Se sorgiamo a pensare a qualsiasi cosa, questo mostra che non abbiamo ancora sufficiente fiducia in lui, e quindi crediamo per noi necessario fare questo o quello per prenderci cura di noi stessi e di chiunque altro per cui sembriamo avere una qualche forma di responsabilità. Crediamo che se non facciamo qualunque cosa abbiamo bisogno di fare, staremmo trascurando le nostre responsabilità e le cose non accadrebbero come desideriamo che accadano. Per esempio, se non lavoriamo per guadagnarci da vivere, non saremo in grado di fornire cibo, vestiti, riparo e qualunque altra cosa può sembrare necessaria per noi stessi e la nostra famiglia, o se non aiutiamo altri che sono nel bisogno, saremmo responsabili (o almeno avremmo una parte di responsabilità) di qualunque patimento o sofferenza essi devono subire di conseguenza. Possiamo anche credere che anche se arrendessimo a Dio tutte le nostre preoccupazioni riguardo le cose esteriori, ancora porteremmo la responsabilità della nostra salvezza, così dobbiamo fare questo o quello yōga, adorazione, preghiera, japa, meditazione o altre sādhana al fine di progredire spiritualmente. Con questa attitudine ci impegniamo in vari tipi di attività, sia mondane che spirituali, e di conseguenza troviamo estremamente difficile arrendere completamente tutte le nostre ansietà, preoccupazioni e responsabilità – lasciare soltanto noi stessi – a Dio.

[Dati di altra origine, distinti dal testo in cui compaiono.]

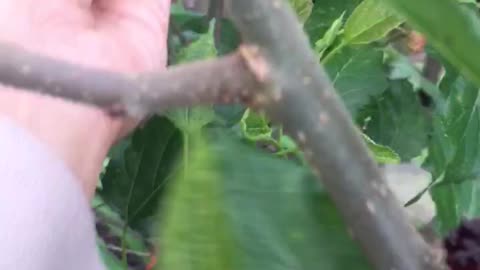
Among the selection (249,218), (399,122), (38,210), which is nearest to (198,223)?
(249,218)

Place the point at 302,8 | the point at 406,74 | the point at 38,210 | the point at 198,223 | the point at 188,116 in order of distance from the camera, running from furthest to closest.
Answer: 1. the point at 406,74
2. the point at 302,8
3. the point at 188,116
4. the point at 38,210
5. the point at 198,223

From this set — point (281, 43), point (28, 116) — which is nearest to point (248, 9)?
point (281, 43)

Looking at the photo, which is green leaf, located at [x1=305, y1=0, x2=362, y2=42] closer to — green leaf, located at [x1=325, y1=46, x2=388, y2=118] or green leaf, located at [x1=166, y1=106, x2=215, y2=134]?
green leaf, located at [x1=325, y1=46, x2=388, y2=118]

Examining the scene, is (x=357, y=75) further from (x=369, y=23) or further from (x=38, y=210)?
(x=38, y=210)

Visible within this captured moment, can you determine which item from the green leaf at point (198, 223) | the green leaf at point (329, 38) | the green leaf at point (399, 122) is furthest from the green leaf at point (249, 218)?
the green leaf at point (399, 122)

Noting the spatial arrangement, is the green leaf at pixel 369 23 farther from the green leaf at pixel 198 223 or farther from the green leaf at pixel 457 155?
the green leaf at pixel 198 223

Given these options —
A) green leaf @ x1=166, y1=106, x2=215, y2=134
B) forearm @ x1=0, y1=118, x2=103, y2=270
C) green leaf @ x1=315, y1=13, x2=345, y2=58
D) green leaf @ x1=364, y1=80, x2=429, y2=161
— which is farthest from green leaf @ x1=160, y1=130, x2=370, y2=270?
green leaf @ x1=364, y1=80, x2=429, y2=161
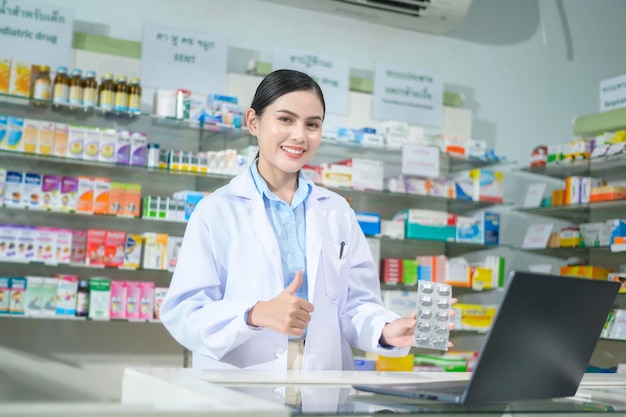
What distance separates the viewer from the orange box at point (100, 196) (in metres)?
5.14

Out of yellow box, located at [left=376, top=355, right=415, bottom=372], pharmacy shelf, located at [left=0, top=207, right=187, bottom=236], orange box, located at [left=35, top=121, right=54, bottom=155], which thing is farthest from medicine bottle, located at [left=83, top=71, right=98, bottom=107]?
yellow box, located at [left=376, top=355, right=415, bottom=372]

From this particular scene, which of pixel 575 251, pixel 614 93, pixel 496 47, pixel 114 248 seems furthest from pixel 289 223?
pixel 496 47

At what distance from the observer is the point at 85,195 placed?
512 centimetres

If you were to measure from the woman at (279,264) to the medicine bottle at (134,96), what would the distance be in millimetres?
2726

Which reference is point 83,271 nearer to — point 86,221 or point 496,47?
point 86,221

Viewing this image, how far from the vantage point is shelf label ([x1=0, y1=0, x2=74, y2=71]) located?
5324mm

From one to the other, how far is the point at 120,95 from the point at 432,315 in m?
3.82

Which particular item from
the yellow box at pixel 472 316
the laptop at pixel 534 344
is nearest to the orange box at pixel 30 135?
the yellow box at pixel 472 316

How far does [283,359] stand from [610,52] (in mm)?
6291

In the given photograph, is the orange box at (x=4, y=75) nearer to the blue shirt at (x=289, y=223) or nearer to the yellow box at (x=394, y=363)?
the blue shirt at (x=289, y=223)

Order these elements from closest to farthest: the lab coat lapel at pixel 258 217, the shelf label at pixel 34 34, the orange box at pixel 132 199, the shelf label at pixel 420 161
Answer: the lab coat lapel at pixel 258 217 → the orange box at pixel 132 199 → the shelf label at pixel 34 34 → the shelf label at pixel 420 161

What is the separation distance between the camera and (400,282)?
5.96m

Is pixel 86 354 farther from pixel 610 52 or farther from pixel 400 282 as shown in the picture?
pixel 610 52

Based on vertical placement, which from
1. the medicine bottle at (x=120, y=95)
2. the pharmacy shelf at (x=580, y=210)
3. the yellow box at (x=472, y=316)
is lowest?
the yellow box at (x=472, y=316)
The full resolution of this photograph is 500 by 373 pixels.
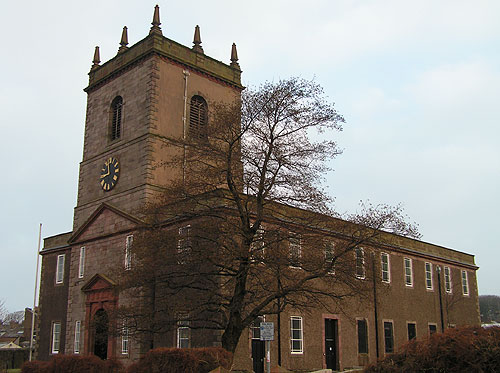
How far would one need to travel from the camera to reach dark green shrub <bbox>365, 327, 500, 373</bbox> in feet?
30.8

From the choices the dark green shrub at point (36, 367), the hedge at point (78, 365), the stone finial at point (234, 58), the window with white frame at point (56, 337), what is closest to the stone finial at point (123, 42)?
the stone finial at point (234, 58)

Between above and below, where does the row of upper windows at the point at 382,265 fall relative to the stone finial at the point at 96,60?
below

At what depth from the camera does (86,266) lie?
35.5 metres

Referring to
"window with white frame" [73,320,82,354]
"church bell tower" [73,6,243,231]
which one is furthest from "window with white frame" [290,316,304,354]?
"window with white frame" [73,320,82,354]

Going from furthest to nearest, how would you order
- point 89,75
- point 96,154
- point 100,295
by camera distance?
point 89,75 < point 96,154 < point 100,295

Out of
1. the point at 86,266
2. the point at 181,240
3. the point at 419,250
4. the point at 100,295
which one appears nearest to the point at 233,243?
the point at 181,240

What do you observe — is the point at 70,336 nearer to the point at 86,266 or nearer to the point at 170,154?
the point at 86,266

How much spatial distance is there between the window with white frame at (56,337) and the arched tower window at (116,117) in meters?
12.3

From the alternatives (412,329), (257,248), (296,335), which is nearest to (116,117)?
(296,335)

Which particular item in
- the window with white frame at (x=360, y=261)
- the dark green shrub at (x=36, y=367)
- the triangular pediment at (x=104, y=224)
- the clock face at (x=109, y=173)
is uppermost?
the clock face at (x=109, y=173)

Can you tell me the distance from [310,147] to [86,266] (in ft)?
60.6

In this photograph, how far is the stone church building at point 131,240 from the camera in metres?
32.4

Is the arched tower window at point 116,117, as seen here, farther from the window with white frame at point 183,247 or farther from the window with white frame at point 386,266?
the window with white frame at point 386,266

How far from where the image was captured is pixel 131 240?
3084cm
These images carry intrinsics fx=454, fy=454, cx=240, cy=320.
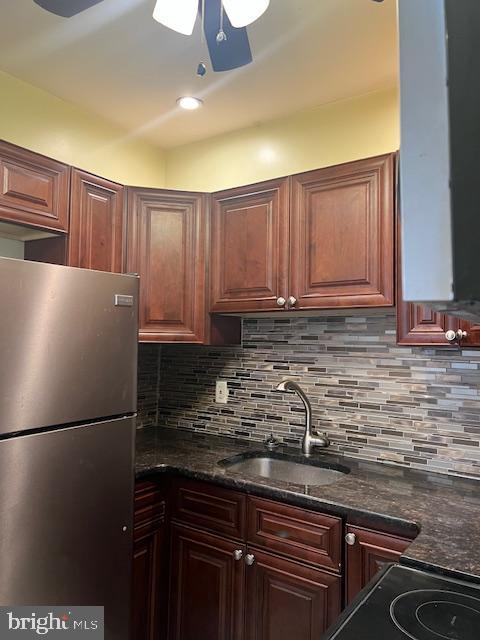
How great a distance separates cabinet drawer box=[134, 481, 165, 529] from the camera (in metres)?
1.86

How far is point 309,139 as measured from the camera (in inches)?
87.6

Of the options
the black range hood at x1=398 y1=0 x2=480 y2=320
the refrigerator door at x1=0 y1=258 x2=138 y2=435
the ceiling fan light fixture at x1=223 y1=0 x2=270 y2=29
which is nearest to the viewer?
the black range hood at x1=398 y1=0 x2=480 y2=320

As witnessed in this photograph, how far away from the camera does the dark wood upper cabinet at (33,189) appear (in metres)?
1.74

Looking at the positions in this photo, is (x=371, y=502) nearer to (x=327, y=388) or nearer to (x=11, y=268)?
(x=327, y=388)

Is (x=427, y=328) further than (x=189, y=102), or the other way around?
(x=189, y=102)

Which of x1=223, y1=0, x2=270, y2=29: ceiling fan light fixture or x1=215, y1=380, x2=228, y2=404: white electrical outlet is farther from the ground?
x1=223, y1=0, x2=270, y2=29: ceiling fan light fixture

Quindi per renderci più facile divenire disposti ad arrendere completamente noi stessi e il nostro intero carico di apparenti responsabilità a Dio, Bhagavan ci ha insegnato che qualunque cosa deve accadere accadrà, e qualunque cosa non deve accadere non accadrà, non importa quanti sforzi possiamo fare per impedire ciò che deve accadere o per provocare ciò non deve accadere, e che qualunque cosa la nostra mente, voce e corpo sono destinati a fare, saranno portati a farlo, così anche se arrendiamo completamente noi stessi insieme con tutte le nostre ansietà, preoccupazioni e responsabilità, ogni cosa accadrà solo come è inteso che accada e come sarebbe accaduta anche se non avessimo arreso noi stessi.

Egli ha espresso questa assicurazione più chiaramente ed enfaticamente nella nota che ha scritto per sua madre nel Dicembre 1898:
அவரவர் பிராரப்தப் பிரகாரம் அதற்கானவன் ஆங்காங்கிருந் தாட்டுவிப்பன். என்றும் நடவாதது என் முயற்சிக்கினும் நடவாது; நடப்ப தென்றடை செய்யினும் நில்லாது. இதுவே திண்ணம். ஆகலின் மௌனமா யிருக்கை நன்று.

avar-avar prārabdha-p prakāram adaṟkāṉavaṉ āṅgāṅgu irundu āṭṭuvippaṉ. eṉḏṟum naḍavādadu eṉ muyaṟcikkiṉum naḍavādu; naḍappadu eṉ taḍai seyyiṉum nillādu. iduvē tiṇṇam. āhaliṉ mauṉamāy irukkai naṉḏṟu.

Secondo il loro-loro prārabdha, egli che è per quell’essere lì-lì causerà il danzare [cioè, secondo il destino (prārabdha) di ogni persona, egli che è per quello (vale a dire Dio o guru, che ordina il loro destino) essendo nel cuore di ciascuno di essi, li farà agire]. Ciò che non deve accadere non accadrà qualunque sforzo si possa fare [per farlo accadere]; ciò che deve accadere non si fermerà qualunque ostacolo [o resistenza] si possa fare [per impedire che accada]. Questo è certo davvero. Quindi essere silenziosamente [o essere silenti] è buono.
Quindi se siamo saggi ed abbiamo completa fede in Bhagavan e in tutto quello che ci ha insegnato, con fiducia arrenderemo completamente noi stessi e tutti i nostri carichi apparenti – sia materiali che spirituali – alla sua cura, e quindi rimarremo silenziosi nel nostro stato naturale di pura auto-consapevolezza senza sorgere come questo ego a pensare o a fare qualunque cosa.